Aim: Find the line that contains "By looking at". Output it and every line after it to the end of the records, exactly as they appear.

+++

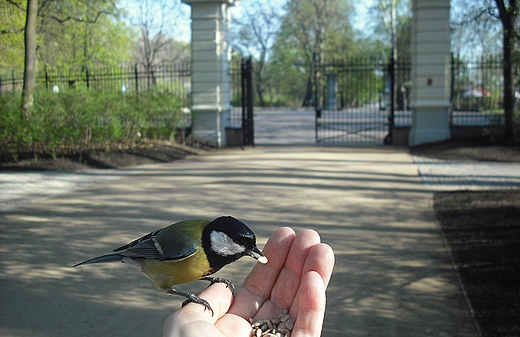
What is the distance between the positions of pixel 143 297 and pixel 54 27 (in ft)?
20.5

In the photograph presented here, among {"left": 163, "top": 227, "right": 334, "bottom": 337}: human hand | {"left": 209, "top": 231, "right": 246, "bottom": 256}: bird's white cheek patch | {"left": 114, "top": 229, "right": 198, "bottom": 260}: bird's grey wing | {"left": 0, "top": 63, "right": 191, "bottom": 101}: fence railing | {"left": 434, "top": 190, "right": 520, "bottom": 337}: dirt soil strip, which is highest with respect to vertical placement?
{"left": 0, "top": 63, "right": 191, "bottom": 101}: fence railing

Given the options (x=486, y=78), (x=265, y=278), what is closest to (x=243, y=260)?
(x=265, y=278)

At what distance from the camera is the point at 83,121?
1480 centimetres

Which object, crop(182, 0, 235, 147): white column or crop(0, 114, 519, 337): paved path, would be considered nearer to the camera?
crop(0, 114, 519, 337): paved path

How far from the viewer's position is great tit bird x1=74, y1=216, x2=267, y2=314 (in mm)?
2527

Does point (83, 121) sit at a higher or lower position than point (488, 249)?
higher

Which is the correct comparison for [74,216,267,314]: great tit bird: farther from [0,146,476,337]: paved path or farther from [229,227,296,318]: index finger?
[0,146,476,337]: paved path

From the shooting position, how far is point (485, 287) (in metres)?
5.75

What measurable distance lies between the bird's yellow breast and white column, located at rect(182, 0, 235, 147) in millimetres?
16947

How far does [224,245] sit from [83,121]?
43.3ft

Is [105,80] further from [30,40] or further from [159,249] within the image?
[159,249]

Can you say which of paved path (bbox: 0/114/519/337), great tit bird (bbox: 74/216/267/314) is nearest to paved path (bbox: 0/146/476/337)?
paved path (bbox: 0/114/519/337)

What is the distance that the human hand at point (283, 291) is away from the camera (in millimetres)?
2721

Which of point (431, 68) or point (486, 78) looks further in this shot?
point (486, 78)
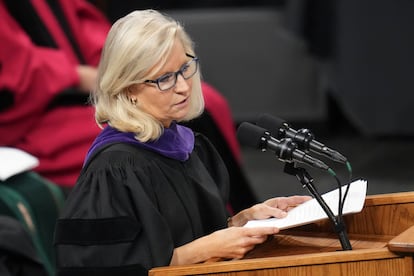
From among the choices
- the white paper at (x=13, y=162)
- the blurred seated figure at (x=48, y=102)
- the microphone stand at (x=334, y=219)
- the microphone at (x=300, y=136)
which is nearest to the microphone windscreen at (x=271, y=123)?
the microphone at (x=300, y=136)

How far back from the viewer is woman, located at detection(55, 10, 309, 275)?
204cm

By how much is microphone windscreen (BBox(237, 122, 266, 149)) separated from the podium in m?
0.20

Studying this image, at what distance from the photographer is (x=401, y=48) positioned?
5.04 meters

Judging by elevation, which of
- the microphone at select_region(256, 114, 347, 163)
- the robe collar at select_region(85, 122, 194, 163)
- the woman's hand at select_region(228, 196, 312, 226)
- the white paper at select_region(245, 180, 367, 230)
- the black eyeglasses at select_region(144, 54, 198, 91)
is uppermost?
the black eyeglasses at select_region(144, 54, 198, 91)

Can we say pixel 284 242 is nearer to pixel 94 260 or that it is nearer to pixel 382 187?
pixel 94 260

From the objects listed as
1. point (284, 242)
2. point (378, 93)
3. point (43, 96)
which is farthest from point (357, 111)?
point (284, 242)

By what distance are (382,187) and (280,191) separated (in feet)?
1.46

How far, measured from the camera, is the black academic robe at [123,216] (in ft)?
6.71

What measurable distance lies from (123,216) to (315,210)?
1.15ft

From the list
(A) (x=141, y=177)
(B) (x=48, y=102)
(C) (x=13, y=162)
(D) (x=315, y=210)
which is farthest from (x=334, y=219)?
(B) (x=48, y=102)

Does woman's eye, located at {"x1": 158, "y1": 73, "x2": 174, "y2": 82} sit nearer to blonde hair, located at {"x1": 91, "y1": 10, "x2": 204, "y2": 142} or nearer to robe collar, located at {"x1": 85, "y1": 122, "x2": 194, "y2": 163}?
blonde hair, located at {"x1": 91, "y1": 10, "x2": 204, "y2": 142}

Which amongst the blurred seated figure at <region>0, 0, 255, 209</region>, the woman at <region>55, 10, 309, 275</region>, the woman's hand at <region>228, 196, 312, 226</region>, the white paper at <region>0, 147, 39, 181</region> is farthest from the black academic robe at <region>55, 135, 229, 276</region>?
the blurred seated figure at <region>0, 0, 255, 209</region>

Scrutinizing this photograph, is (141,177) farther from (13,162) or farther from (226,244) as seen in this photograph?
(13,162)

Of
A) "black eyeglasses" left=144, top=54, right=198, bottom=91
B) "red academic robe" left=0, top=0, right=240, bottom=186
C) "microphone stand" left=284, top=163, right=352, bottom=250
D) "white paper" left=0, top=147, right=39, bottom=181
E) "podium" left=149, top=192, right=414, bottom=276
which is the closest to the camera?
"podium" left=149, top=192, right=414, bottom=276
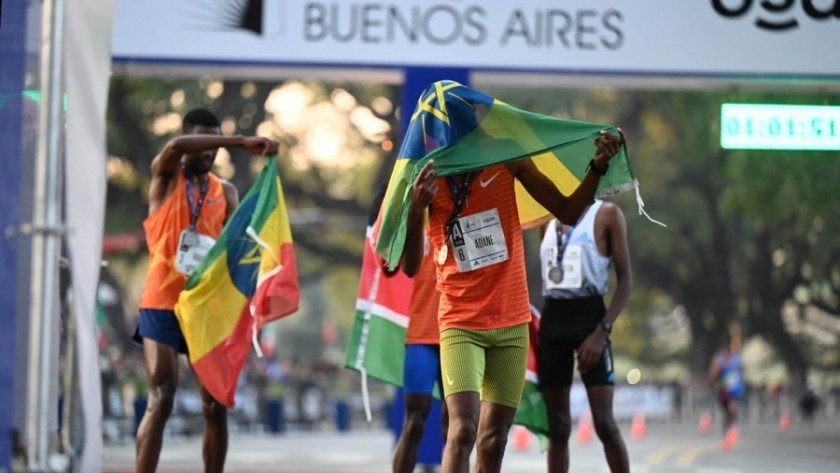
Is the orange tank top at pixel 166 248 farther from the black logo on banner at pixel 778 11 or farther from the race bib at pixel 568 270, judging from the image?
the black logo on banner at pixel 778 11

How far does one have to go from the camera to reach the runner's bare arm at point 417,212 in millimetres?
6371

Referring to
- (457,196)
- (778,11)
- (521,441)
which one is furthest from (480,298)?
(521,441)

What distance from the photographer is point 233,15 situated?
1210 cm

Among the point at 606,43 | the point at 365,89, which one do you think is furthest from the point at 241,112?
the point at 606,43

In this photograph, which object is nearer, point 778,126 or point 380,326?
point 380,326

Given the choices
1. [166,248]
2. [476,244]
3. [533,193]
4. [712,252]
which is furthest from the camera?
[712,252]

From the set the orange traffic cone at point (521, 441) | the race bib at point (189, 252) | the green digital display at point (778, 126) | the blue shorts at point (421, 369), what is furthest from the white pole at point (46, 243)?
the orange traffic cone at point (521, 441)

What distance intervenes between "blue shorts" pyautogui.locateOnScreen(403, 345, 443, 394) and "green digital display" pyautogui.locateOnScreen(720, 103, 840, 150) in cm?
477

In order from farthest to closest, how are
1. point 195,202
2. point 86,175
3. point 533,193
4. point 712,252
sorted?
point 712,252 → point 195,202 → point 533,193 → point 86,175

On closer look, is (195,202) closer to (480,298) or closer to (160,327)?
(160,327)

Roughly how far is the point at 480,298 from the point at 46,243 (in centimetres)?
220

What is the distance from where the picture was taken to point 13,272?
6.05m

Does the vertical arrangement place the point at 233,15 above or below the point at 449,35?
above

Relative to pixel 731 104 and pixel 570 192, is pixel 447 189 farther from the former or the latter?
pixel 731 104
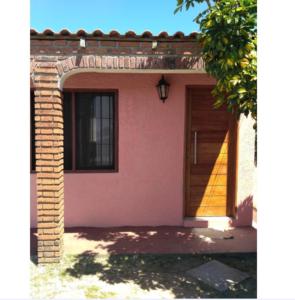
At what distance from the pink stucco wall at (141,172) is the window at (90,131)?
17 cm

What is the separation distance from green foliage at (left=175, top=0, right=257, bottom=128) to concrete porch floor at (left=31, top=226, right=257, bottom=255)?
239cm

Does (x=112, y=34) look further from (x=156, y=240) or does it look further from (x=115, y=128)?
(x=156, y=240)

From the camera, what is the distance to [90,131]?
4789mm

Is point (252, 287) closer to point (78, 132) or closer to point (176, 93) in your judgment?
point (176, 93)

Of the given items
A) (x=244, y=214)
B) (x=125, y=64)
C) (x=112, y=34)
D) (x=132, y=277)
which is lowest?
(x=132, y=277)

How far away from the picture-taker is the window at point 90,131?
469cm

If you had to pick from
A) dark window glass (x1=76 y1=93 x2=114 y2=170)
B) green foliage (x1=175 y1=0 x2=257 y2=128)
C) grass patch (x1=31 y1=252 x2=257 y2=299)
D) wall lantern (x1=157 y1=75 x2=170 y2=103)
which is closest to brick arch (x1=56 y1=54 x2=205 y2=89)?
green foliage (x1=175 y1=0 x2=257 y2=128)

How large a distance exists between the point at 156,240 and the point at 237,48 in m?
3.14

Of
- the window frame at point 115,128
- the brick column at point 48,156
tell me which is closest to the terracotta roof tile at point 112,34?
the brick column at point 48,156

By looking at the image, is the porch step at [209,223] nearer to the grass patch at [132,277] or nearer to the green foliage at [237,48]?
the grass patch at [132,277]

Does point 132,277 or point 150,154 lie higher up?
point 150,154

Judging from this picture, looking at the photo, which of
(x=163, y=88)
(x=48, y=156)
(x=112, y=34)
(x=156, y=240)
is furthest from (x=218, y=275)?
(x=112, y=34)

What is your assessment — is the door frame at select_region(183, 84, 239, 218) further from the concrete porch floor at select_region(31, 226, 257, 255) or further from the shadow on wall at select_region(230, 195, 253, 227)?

+++

Output of the exercise:
By looking at the image, is the porch step at [209,223] nearer to the grass patch at [132,277] or nearer to the green foliage at [237,48]?
the grass patch at [132,277]

Does point 132,277 or point 150,154 lie higher up?
point 150,154

Judging from this picture, looking at the photo, which of
(x=163, y=88)
(x=48, y=156)
(x=112, y=34)
(x=156, y=240)
is furthest from (x=218, y=275)?
(x=112, y=34)

What is your assessment — is the door frame at select_region(183, 84, 239, 218) further from the concrete porch floor at select_region(31, 226, 257, 255) or further from the shadow on wall at select_region(230, 195, 253, 227)?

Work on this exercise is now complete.